** Start STORED RECORDS **
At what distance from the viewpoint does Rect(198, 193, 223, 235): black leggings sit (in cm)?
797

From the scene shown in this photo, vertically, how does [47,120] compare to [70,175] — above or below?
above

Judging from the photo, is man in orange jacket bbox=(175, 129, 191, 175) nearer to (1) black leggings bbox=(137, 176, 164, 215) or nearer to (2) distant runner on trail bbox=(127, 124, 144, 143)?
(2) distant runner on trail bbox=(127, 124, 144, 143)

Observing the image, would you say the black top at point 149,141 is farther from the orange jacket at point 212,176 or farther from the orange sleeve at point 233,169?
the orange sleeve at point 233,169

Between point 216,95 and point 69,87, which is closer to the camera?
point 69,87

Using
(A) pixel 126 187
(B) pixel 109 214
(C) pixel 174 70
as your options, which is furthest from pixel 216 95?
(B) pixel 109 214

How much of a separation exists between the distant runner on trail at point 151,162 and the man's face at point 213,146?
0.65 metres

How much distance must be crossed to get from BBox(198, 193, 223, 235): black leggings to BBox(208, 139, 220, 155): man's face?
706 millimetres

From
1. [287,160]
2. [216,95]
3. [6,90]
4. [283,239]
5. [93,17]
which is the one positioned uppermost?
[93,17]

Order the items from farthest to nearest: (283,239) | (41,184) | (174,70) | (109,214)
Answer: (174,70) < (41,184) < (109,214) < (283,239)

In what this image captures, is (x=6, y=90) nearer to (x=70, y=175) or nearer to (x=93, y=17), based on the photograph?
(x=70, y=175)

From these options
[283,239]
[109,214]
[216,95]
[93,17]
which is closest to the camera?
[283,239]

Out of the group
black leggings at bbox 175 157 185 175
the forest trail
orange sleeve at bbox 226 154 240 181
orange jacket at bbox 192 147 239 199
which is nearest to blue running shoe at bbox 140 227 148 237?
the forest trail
** End STORED RECORDS **
■ **EXERCISE DIRECTIONS**
Exact output of every entry is required.

■ **THE SOLUTION**
At what distance from the viewpoint does Rect(198, 193, 223, 235): black leggings sit (in cm)?
797

From the scene shown in this photo, vertically, how does [47,120] compare to [70,175] — above or below?
above

Judging from the photo, is man in orange jacket bbox=(175, 129, 191, 175) nearer to (1) black leggings bbox=(137, 176, 164, 215) or nearer to (2) distant runner on trail bbox=(127, 124, 144, 143)?
(2) distant runner on trail bbox=(127, 124, 144, 143)

Observing the image, would you say the black top at point 149,141 is farther from the orange jacket at point 212,176 or farther from the orange sleeve at point 233,169?
the orange sleeve at point 233,169

Between point 216,95 and point 69,87, which is closer to the camera?
point 69,87

Using
(A) pixel 126 187
(B) pixel 109 214
(C) pixel 174 70
as your options, which is furthest from pixel 216 95?
(B) pixel 109 214

How much of a separation exists between the distant runner on trail at point 151,162 and the man's face at point 213,146?
0.65 metres

How much distance must be crossed to get from BBox(198, 193, 223, 235): black leggings to BBox(208, 139, 220, 155): man's face?
706 millimetres

From
1. [287,160]
2. [216,95]
3. [6,90]
4. [283,239]
5. [93,17]
which is the one positioned uppermost?
[93,17]

Order the items from farthest to nearest: (283,239) | (41,184) | (174,70) | (109,214)
Answer: (174,70) < (41,184) < (109,214) < (283,239)

In what this image captures, is (x=6, y=90) nearer to (x=70, y=175) or nearer to (x=93, y=17), based on the photograph?
(x=70, y=175)

From these options
[283,239]
[109,214]
[216,95]
[93,17]
which is closest to the camera?
[283,239]

Out of the group
black leggings at bbox 175 157 185 175
the forest trail
orange sleeve at bbox 226 154 240 181
orange jacket at bbox 192 147 239 199
which is nearest to blue running shoe at bbox 140 227 148 237?
the forest trail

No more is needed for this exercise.